Taufan mengungkapkan, surat itu salah satunya berisi tentang alasan permintaan pembatalan penggenangan. Yakni menghindarkan konflik yang dapat berkembang menjadi situasi yang tidak diinginkan. Karena wilayah Jatigede adalah tanah leluhur yang harus dijaga dan dilestarikan.
"Ini aksi menyelamatkan kabuyutan (leluhur) Jatigede," ungkap Taufan.
Karena di lokasi genangan terdapat banyak situs peninggalan budaya leluhur masa lalu masyarakat Tatar Sunda yang tidak bisa tergantikan. Belum lagi masalah lainnya seperti daerah Jatigede sangat subur untuk pertanian.
"Yang paling utama adalah masalah budaya tersebut. Karena budaya yang dimaksud tersebut tidak hanya berpengaruh pada daerah Jatigede saja, tapi seluruh Tatar Sunda," ungkapnya.
Salah satu situs keramat adalah Situs Cipaku yang dipercaya sebagai peninggalan Ayang Prabu Aji Putih. Situs abad ke-7 peninggalan Kerajaan Tembong Agung, cikal bakal Kerajaan Sumedang Larang.
Menurut keyakinan masyarakat Tatar Sunda, situs ini tidak dapat tergantikan. Karena salah satu koridor menuju tatanan kenegaraan yang adil, makmur, dan sejahtera. Seperti yang tertera dalam naskah Amanat Galunggung (Kropak no 632): "Saha nu teu bisa ngajaga kabuyutan maka darajat dia sakabeh bakal hina, leuwih hina batan kulit lasun di jarian" atau yang berarti "Barangsiapa yang tidak bisa menjaga peninggalan leluhur, maka derajatnya akan hina bahkan lebih rendah daripada lasun (hewan semacam musang) di tempat sampah".

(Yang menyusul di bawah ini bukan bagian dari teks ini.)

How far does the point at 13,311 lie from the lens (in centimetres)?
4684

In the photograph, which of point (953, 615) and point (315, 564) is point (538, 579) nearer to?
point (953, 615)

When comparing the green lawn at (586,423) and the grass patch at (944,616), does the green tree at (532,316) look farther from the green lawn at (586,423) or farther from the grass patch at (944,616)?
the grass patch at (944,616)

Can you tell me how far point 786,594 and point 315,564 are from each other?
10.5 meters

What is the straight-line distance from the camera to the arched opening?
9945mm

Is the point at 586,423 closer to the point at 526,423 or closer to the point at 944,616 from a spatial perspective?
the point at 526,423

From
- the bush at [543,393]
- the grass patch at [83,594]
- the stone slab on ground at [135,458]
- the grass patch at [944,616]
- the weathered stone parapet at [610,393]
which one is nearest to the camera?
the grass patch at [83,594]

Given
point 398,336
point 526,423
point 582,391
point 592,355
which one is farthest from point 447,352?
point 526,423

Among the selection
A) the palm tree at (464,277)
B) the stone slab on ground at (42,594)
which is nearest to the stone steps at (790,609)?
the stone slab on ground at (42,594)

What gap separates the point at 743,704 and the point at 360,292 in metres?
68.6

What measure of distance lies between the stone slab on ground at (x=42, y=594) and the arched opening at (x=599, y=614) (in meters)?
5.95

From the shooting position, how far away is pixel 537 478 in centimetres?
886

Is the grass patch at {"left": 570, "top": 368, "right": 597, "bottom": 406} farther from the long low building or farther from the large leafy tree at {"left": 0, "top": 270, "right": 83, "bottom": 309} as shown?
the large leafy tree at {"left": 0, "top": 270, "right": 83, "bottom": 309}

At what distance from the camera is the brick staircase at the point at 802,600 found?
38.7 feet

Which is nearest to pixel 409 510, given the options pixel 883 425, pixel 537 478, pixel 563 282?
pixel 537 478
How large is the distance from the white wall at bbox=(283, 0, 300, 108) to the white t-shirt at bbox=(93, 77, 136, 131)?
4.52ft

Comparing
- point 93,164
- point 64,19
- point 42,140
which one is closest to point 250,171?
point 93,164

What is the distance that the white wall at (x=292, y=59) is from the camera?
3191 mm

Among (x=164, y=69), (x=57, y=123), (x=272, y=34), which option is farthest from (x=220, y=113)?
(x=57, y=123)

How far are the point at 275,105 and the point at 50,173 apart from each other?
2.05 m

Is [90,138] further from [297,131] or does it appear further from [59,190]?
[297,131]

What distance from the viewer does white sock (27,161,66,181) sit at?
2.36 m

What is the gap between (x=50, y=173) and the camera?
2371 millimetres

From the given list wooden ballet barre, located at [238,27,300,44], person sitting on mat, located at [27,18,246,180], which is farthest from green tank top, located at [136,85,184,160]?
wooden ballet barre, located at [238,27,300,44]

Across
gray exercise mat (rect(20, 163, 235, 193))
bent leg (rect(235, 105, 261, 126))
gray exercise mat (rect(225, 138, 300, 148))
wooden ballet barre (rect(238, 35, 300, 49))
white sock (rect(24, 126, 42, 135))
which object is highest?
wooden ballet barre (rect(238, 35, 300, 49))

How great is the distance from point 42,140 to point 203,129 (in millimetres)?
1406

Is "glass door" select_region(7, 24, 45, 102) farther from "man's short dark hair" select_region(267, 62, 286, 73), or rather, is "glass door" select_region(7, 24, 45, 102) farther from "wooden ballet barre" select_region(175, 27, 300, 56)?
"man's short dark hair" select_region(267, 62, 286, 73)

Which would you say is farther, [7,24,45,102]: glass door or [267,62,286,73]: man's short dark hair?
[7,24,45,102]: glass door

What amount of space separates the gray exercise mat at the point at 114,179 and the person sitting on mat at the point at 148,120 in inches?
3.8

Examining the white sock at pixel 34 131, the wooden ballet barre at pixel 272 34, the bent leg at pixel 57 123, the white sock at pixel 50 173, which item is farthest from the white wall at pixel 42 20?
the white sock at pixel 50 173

Selain menyurat Presiden, pihaknya menyiapkan sejumlah aksi budaya. Rencananya aksi dimulai 29 Juli 2015 di Kabuyutan Cipaku dengan menggelar acara ruwatan. Lalu tanggal 30 Juli di Gedung Sate.
Tanggal 31 Juli, DPKLTS akan bergerak ke Jakarta melakukan aksi di Istana Merdeka dan Kedutaan Tiongkok. Terakhir 1 Agustus 2015, mereka akan mengadang Presiden Jokowi yang berencana datang ke Jatigede.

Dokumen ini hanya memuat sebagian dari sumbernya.